Dieses Buch allerdings hat mit den genannten gar nichts gemeinsam. Nach einem guten ersten Kapitel fällt die Geschichte und die Spannung ab. Dazu kommt der etwas merkwürdige, holprige Schreibstil des Autors. Sätze, die mit "Da" beginnen, gehören eher in Kinderbücher. In einem Thriller wirken sie hilflos und kindisch. "Da sprang Frantisek Sawatzki auf und rief in höchster Erregung ..." klingt nur lächerlich.

Obligatorisch und vorauszusehen ist die Liebesgeschichte, die wohl immer unbedingt dabei sein muß. Keiner der Protagonisten im Buch wird besonders sympathisch, die Dialoge sind teilweise fürchterlich ("Erhebe endlich Deinen Arsch und steh auf."), spannende Situationen Mangelware.

Der Schluß ist eine vor der Nase und fünf Minuten zu früh zugeschlagene Ladentür, wobei man dem Autor hier durchaus noch attestieren kann, auf den letzten Seiten so etwas wie ein Überraschungsmoment zu erzeugen - dafür der zweite Stern. Das Einzige, das an dem Buch nicht vorhersehbar war, wird auf drei Seiten lieblos abgehandelt. Der ganze Schluß wirkt hingetackert, als ob dem Leser jetzt noch schnell die Antworten auf offene Fragen eingebläut werden, wobei noch nicht mal das gelingt.

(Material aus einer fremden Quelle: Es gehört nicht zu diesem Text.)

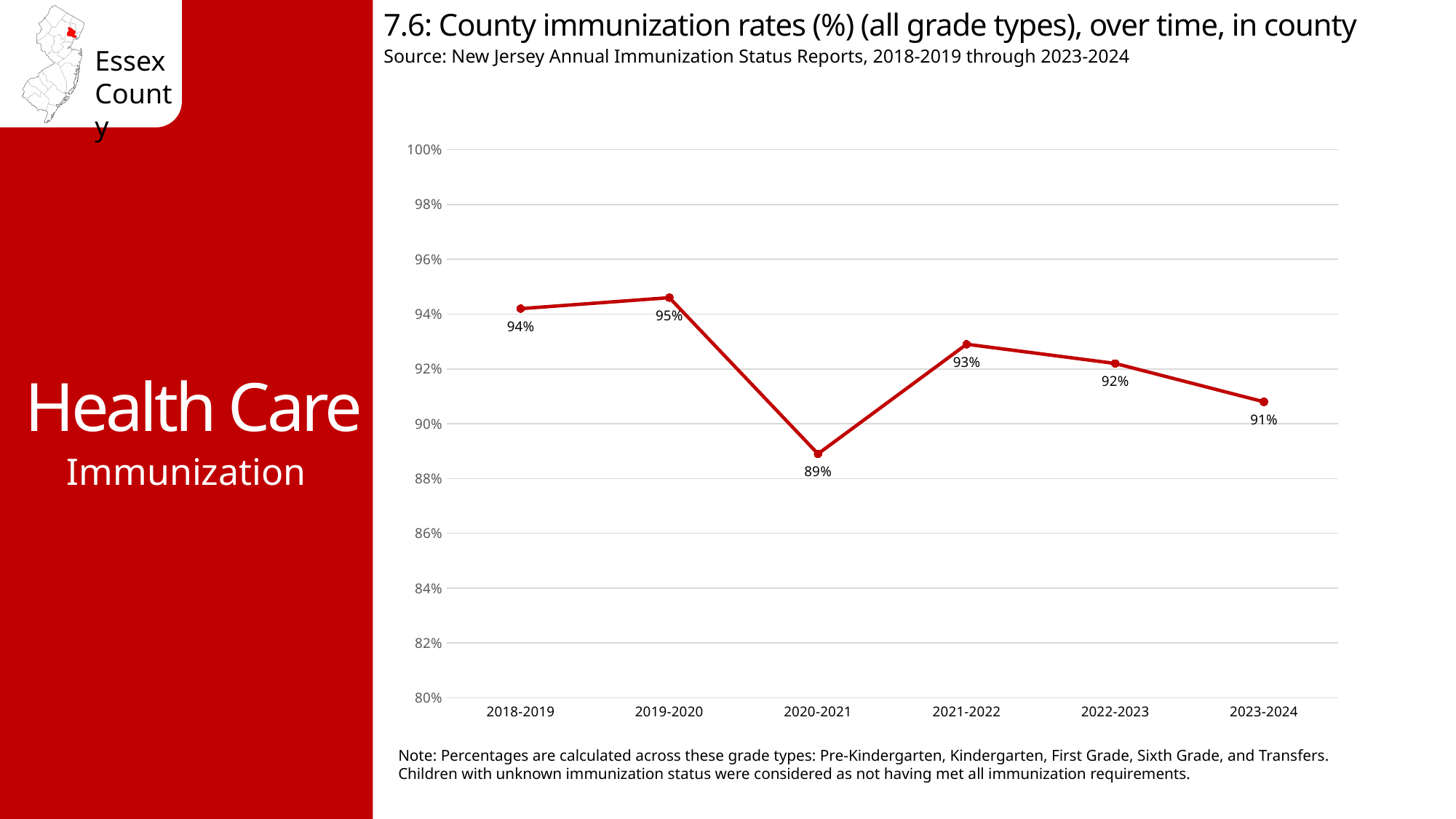
How many school years are plotted on the chart? 6 What was the county immunization rate in 2018-2019? 94% Which school year had the highest immunization rate? 2019-2020 Which year had a higher immunization rate, 2018-2019 or 2022-2023? 2018-2019 Did the immunization rate rise or fall from 2021-2022 to 2023-2024? fall Is the immunization rate for 2020-2021 greater or less than 90%? less Which school year had the lowest immunization rate? 2020-2021 What was the county immunization rate in 2023-2024? 91% What kind of chart is shown on the slide? line chart What was the county immunization rate in 2020-2021? 89% What is the difference in immunization rate between 2019-2020 and 2020-2021, using the printed labels? 6% What was the county immunization rate in 2021-2022? 93%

Der "Stern" betitelt Philipp Vandenberg auf der Rückseite des Umschlags als den deutschen Dan Brown. Vermutlich ist das eine Art Gegenleistung dafür, daß der Autor dieses Magazin im Buch äußerst positiv erwähnt. Korrekt wäre "Vandenberg ist beileibe nicht der deutsche Dan Brown. Da fehlt einiges.".

Richtig gelangweilt hat das Buch nicht. Aber wie so oft in letzter Zeit ein weiteres, das nicht wirklich Lust aufs Lesen machte.